WHAT IS NEEDED:
Reproduce without alteration every line of the data below, starting with the line that contains "What is the distance that" and continuing down to the final line of the data.

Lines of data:
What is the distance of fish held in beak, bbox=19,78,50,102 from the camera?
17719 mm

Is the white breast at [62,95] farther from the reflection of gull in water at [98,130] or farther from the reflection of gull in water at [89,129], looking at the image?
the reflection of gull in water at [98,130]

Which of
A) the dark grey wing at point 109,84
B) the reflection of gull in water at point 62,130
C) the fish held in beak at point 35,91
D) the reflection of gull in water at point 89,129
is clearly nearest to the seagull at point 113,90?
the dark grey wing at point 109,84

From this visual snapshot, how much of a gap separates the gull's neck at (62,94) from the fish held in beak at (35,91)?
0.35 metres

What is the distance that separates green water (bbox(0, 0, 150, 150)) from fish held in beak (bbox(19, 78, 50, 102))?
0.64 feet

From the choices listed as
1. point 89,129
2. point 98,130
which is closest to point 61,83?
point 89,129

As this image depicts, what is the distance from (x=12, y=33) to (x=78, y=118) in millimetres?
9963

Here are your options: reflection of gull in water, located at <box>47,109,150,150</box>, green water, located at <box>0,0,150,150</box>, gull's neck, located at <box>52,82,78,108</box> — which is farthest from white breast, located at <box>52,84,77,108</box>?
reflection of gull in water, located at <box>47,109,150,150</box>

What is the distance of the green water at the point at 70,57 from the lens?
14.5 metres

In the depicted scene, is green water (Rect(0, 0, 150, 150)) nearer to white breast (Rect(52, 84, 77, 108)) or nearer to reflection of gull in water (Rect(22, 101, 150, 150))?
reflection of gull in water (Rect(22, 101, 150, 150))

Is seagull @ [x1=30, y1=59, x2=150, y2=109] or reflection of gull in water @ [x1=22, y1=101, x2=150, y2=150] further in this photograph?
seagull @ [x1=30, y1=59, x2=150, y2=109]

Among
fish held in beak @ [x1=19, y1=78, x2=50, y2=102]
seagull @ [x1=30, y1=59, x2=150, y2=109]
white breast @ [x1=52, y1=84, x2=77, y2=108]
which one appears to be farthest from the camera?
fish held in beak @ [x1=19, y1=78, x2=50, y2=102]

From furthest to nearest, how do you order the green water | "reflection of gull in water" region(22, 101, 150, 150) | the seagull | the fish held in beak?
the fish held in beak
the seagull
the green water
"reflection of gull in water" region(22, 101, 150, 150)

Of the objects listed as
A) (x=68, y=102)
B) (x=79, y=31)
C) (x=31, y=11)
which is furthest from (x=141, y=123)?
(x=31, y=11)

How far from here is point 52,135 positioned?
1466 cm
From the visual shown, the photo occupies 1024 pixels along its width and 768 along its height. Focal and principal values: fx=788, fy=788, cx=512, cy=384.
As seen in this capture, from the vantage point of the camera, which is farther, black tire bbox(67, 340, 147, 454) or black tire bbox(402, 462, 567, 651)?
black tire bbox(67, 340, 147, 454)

THE REPLY:
What is the distance that separates green water (bbox(0, 0, 150, 150)) from fish held in beak (bbox(19, 78, 50, 102))?
0.64 feet

From the choices listed as
1. point 89,129
2. point 98,130
which is closest to point 61,83?
point 89,129

As this image depicts, what is the distance from (x=12, y=33) to (x=78, y=118) in millimetres?
9963

Here are your options: reflection of gull in water, located at <box>47,109,150,150</box>, green water, located at <box>0,0,150,150</box>, gull's neck, located at <box>52,82,78,108</box> — which is farthest from white breast, located at <box>52,84,77,108</box>?
reflection of gull in water, located at <box>47,109,150,150</box>

What is the distance of the green water at the point at 70,57 from the lens?
14.5 metres

In the depicted scene, is green water (Rect(0, 0, 150, 150)) nearer to white breast (Rect(52, 84, 77, 108)) or nearer to reflection of gull in water (Rect(22, 101, 150, 150))?
reflection of gull in water (Rect(22, 101, 150, 150))

Is seagull @ [x1=30, y1=59, x2=150, y2=109] or reflection of gull in water @ [x1=22, y1=101, x2=150, y2=150] further in this photograph?
seagull @ [x1=30, y1=59, x2=150, y2=109]

Among
fish held in beak @ [x1=19, y1=78, x2=50, y2=102]
seagull @ [x1=30, y1=59, x2=150, y2=109]
white breast @ [x1=52, y1=84, x2=77, y2=108]
which one appears to be farthest from the camera?
fish held in beak @ [x1=19, y1=78, x2=50, y2=102]

From furthest to nearest, how do you order the green water | "reflection of gull in water" region(22, 101, 150, 150) | the seagull | the fish held in beak?
the fish held in beak
the seagull
the green water
"reflection of gull in water" region(22, 101, 150, 150)

Of the objects listed as
A) (x=68, y=102)
B) (x=79, y=31)
C) (x=31, y=11)
which is furthest from (x=141, y=123)?
(x=31, y=11)

How far from here is point 52,135 positioned?
1466 cm
From the visual shown, the photo occupies 1024 pixels along its width and 768 along its height. Focal and principal values: fx=788, fy=788, cx=512, cy=384.
As seen in this capture, from the vantage point of the camera, which is farther, black tire bbox(67, 340, 147, 454) or black tire bbox(402, 462, 567, 651)?
black tire bbox(67, 340, 147, 454)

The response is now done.